— Task prompt —
A complete and exact copy of the entries below is the expected result.

— Stored data —
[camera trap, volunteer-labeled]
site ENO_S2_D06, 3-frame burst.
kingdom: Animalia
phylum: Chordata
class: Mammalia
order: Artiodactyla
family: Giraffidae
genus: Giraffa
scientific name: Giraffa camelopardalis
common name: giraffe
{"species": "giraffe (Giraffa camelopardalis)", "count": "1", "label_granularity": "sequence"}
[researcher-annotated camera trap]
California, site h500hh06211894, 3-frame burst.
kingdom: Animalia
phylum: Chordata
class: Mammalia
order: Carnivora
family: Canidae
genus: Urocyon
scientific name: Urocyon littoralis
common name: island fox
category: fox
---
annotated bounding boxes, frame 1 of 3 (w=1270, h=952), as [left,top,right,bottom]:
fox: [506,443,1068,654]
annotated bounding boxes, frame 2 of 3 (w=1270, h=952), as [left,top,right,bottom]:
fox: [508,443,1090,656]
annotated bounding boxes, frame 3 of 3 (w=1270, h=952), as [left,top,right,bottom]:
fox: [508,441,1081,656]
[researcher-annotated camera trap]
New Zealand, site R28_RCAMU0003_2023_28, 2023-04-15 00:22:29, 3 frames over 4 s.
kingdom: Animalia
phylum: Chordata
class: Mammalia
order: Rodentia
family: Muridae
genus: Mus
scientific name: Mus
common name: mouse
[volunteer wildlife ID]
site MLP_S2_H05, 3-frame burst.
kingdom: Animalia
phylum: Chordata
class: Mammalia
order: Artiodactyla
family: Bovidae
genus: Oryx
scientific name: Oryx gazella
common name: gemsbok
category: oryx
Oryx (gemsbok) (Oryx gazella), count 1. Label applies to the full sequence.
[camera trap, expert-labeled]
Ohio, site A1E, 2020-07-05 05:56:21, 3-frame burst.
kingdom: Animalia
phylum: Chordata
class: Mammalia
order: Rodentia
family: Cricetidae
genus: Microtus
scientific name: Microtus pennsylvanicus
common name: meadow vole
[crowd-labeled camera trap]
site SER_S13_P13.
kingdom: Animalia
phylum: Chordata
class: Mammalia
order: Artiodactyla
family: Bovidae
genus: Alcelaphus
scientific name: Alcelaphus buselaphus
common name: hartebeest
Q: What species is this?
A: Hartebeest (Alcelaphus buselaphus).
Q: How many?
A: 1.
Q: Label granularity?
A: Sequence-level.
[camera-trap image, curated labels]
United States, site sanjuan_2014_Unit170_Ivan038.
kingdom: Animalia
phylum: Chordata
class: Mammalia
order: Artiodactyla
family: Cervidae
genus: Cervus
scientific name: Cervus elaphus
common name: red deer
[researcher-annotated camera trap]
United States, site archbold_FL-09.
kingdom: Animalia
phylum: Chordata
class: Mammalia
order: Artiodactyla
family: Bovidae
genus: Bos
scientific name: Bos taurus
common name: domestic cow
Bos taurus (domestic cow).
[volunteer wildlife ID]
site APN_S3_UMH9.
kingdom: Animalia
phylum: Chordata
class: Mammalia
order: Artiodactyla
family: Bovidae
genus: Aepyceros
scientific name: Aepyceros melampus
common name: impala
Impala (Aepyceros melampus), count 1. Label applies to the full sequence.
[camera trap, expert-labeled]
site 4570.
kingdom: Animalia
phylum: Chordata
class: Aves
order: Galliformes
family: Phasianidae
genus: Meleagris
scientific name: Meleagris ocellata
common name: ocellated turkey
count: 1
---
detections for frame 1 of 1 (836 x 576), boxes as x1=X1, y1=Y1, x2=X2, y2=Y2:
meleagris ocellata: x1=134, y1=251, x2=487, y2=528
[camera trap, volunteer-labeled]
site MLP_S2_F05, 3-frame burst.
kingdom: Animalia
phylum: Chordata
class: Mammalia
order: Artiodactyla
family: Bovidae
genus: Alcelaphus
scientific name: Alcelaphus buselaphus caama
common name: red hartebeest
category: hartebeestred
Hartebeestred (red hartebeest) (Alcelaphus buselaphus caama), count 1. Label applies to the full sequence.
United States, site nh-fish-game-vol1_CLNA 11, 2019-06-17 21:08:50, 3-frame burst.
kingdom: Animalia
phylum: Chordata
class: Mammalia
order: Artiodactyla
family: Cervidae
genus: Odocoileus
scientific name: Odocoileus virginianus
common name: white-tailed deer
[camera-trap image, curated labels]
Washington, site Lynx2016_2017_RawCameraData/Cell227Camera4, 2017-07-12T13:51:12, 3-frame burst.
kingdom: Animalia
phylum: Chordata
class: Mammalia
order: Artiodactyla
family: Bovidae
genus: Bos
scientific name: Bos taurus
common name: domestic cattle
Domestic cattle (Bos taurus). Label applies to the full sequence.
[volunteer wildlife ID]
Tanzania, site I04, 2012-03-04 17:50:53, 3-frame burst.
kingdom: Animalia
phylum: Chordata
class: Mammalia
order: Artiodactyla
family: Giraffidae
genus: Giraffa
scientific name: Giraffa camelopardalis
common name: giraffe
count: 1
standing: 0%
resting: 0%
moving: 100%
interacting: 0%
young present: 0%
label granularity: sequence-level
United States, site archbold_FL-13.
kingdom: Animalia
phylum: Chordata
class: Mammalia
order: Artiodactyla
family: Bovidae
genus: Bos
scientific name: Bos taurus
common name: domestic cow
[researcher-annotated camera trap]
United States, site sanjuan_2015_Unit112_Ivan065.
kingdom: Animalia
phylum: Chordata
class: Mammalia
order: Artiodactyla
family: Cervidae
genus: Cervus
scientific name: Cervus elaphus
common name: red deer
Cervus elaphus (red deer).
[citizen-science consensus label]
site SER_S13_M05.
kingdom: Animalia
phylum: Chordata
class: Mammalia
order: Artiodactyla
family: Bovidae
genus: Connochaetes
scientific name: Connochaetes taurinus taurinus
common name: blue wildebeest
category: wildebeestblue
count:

— Finished task —
[camera trap, volunteer-labeled]
site ENO_S2_D06, 3-frame burst.
kingdom: Animalia
phylum: Chordata
class: Mammalia
order: Artiodactyla
family: Giraffidae
genus: Giraffa
scientific name: Giraffa camelopardalis
common name: giraffe
{"species": "giraffe (Giraffa camelopardalis)", "count": "1", "label_granularity": "sequence"}
[researcher-annotated camera trap]
California, site h500hh06211894, 3-frame burst.
kingdom: Animalia
phylum: Chordata
class: Mammalia
order: Carnivora
family: Canidae
genus: Urocyon
scientific name: Urocyon littoralis
common name: island fox
category: fox
---
annotated bounding boxes, frame 1 of 3 (w=1270, h=952), as [left,top,right,bottom]:
fox: [506,443,1068,654]
annotated bounding boxes, frame 2 of 3 (w=1270, h=952), as [left,top,right,bottom]:
fox: [508,443,1090,656]
annotated bounding boxes, frame 3 of 3 (w=1270, h=952), as [left,top,right,bottom]:
fox: [508,441,1081,656]
[researcher-annotated camera trap]
New Zealand, site R28_RCAMU0003_2023_28, 2023-04-15 00:22:29, 3 frames over 4 s.
kingdom: Animalia
phylum: Chordata
class: Mammalia
order: Rodentia
family: Muridae
genus: Mus
scientific name: Mus
common name: mouse
[volunteer wildlife ID]
site MLP_S2_H05, 3-frame burst.
kingdom: Animalia
phylum: Chordata
class: Mammalia
order: Artiodactyla
family: Bovidae
genus: Oryx
scientific name: Oryx gazella
common name: gemsbok
category: oryx
Oryx (gemsbok) (Oryx gazella), count 1. Label applies to the full sequence.
[camera trap, expert-labeled]
Ohio, site A1E, 2020-07-05 05:56:21, 3-frame burst.
kingdom: Animalia
phylum: Chordata
class: Mammalia
order: Rodentia
family: Cricetidae
genus: Microtus
scientific name: Microtus pennsylvanicus
common name: meadow vole
[crowd-labeled camera trap]
site SER_S13_P13.
kingdom: Animalia
phylum: Chordata
class: Mammalia
order: Artiodactyla
family: Bovidae
genus: Alcelaphus
scientific name: Alcelaphus buselaphus
common name: hartebeest
Q: What species is this?
A: Hartebeest (Alcelaphus buselaphus).
Q: How many?
A: 1.
Q: Label granularity?
A: Sequence-level.
[camera-trap image, curated labels]
United States, site sanjuan_2014_Unit170_Ivan038.
kingdom: Animalia
phylum: Chordata
class: Mammalia
order: Artiodactyla
family: Cervidae
genus: Cervus
scientific name: Cervus elaphus
common name: red deer
[researcher-annotated camera trap]
United States, site archbold_FL-09.
kingdom: Animalia
phylum: Chordata
class: Mammalia
order: Artiodactyla
family: Bovidae
genus: Bos
scientific name: Bos taurus
common name: domestic cow
Bos taurus (domestic cow).
[volunteer wildlife ID]
site APN_S3_UMH9.
kingdom: Animalia
phylum: Chordata
class: Mammalia
order: Artiodactyla
family: Bovidae
genus: Aepyceros
scientific name: Aepyceros melampus
common name: impala
Impala (Aepyceros melampus), count 1. Label applies to the full sequence.
[camera trap, expert-labeled]
site 4570.
kingdom: Animalia
phylum: Chordata
class: Aves
order: Galliformes
family: Phasianidae
genus: Meleagris
scientific name: Meleagris ocellata
common name: ocellated turkey
count: 1
---
detections for frame 1 of 1 (836 x 576), boxes as x1=X1, y1=Y1, x2=X2, y2=Y2:
meleagris ocellata: x1=134, y1=251, x2=487, y2=528
[camera trap, volunteer-labeled]
site MLP_S2_F05, 3-frame burst.
kingdom: Animalia
phylum: Chordata
class: Mammalia
order: Artiodactyla
family: Bovidae
genus: Alcelaphus
scientific name: Alcelaphus buselaphus caama
common name: red hartebeest
category: hartebeestred
Hartebeestred (red hartebeest) (Alcelaphus buselaphus caama), count 1. Label applies to the full sequence.
United States, site nh-fish-game-vol1_CLNA 11, 2019-06-17 21:08:50, 3-frame burst.
kingdom: Animalia
phylum: Chordata
class: Mammalia
order: Artiodactyla
family: Cervidae
genus: Odocoileus
scientific name: Odocoileus virginianus
common name: white-tailed deer
[camera-trap image, curated labels]
Washington, site Lynx2016_2017_RawCameraData/Cell227Camera4, 2017-07-12T13:51:12, 3-frame burst.
kingdom: Animalia
phylum: Chordata
class: Mammalia
order: Artiodactyla
family: Bovidae
genus: Bos
scientific name: Bos taurus
common name: domestic cattle
Domestic cattle (Bos taurus). Label applies to the full sequence.
[volunteer wildlife ID]
Tanzania, site I04, 2012-03-04 17:50:53, 3-frame burst.
kingdom: Animalia
phylum: Chordata
class: Mammalia
order: Artiodactyla
family: Giraffidae
genus: Giraffa
scientific name: Giraffa camelopardalis
common name: giraffe
count: 1
standing: 0%
resting: 0%
moving: 100%
interacting: 0%
young present: 0%
label granularity: sequence-level
United States, site archbold_FL-13.
kingdom: Animalia
phylum: Chordata
class: Mammalia
order: Artiodactyla
family: Bovidae
genus: Bos
scientific name: Bos taurus
common name: domestic cow
[researcher-annotated camera trap]
United States, site sanjuan_2015_Unit112_Ivan065.
kingdom: Animalia
phylum: Chordata
class: Mammalia
order: Artiodactyla
family: Cervidae
genus: Cervus
scientific name: Cervus elaphus
common name: red deer
Cervus elaphus (red deer).
[citizen-science consensus label]
site SER_S13_M05.
kingdom: Animalia
phylum: Chordata
class: Mammalia
order: Artiodactyla
family: Bovidae
genus: Connochaetes
scientific name: Connochaetes taurinus taurinus
common name: blue wildebeest
category: wildebeestblue
count:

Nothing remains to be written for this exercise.